KTRC (1260 AM) is a commercial radio station broadcasting a progressive talk radio format. It is licensed to Santa Fe, New Mexico, and is owned by Hutton Broadcasting, LLC.  Its studios and transmitter are located in Santa Fe.

By day, KTRC is powered at 5,000 watts.  But to protect other stations on 1310 AM at night, KTRC reduces power to 1,000 watts at sunset.  Programming is also heard on 250 watt FM translator K279CX at 103.7 MHz.

Programming
Weekdays
This Morning, America's First News with Gordon Deal (4am-7am)
Stephanie Miller (7am-10am)
Thom Hartmann (10am-1pm)
Richard Eeds (local) (1pm-4pm)
Rick Unger (4pm-6pm)
Randi Rhodes (6pm-8pm)
Thom Hartmann (repeat) (8pm-11pm)
Coast to Coast AM with George Noory (11pm-4am)

Weekends
Ring of Fire
Kim Komando
Hometown Project
All Things Real Estate

History
The station went on the air as KVSF on February 14, 1992. On July 23, 2002, the station changed its call sign to the current KTRC.

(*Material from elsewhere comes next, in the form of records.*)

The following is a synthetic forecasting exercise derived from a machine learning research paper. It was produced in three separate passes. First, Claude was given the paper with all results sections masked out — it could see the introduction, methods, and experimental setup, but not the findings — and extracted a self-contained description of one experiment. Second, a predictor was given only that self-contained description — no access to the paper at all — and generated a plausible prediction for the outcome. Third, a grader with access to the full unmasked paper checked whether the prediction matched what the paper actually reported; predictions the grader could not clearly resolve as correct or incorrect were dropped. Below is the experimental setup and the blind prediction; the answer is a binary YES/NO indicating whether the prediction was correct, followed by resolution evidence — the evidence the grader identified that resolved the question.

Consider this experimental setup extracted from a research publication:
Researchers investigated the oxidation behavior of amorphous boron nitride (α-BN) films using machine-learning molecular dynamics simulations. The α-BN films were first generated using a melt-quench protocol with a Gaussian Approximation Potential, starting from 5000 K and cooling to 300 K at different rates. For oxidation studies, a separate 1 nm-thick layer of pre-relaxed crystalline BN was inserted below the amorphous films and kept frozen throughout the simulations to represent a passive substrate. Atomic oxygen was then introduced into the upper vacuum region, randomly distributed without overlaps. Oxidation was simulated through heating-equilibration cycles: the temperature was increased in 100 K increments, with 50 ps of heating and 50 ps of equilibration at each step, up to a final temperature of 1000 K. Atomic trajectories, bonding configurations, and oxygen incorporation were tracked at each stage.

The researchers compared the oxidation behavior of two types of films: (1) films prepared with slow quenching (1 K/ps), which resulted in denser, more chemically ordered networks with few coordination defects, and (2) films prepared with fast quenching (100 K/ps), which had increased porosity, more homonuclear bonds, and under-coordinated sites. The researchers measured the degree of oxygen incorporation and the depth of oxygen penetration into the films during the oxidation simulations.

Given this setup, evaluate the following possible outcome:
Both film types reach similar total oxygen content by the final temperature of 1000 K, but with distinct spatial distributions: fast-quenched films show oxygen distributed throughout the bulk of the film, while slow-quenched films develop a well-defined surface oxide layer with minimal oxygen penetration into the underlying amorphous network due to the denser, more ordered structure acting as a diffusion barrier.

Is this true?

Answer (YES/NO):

The station was purchased by American General Media in 2000 from Withers Broadcasting Co. in a $7 million deal that included KVSF 1400 AM, KQBA 107.5 FM, KLBU 94.7 FM and KVCN 106.7 FM. KTRC was acquired by Hutton Broadcasting in 2008. All these stations except 106.7 were eventually acquired by Hutton.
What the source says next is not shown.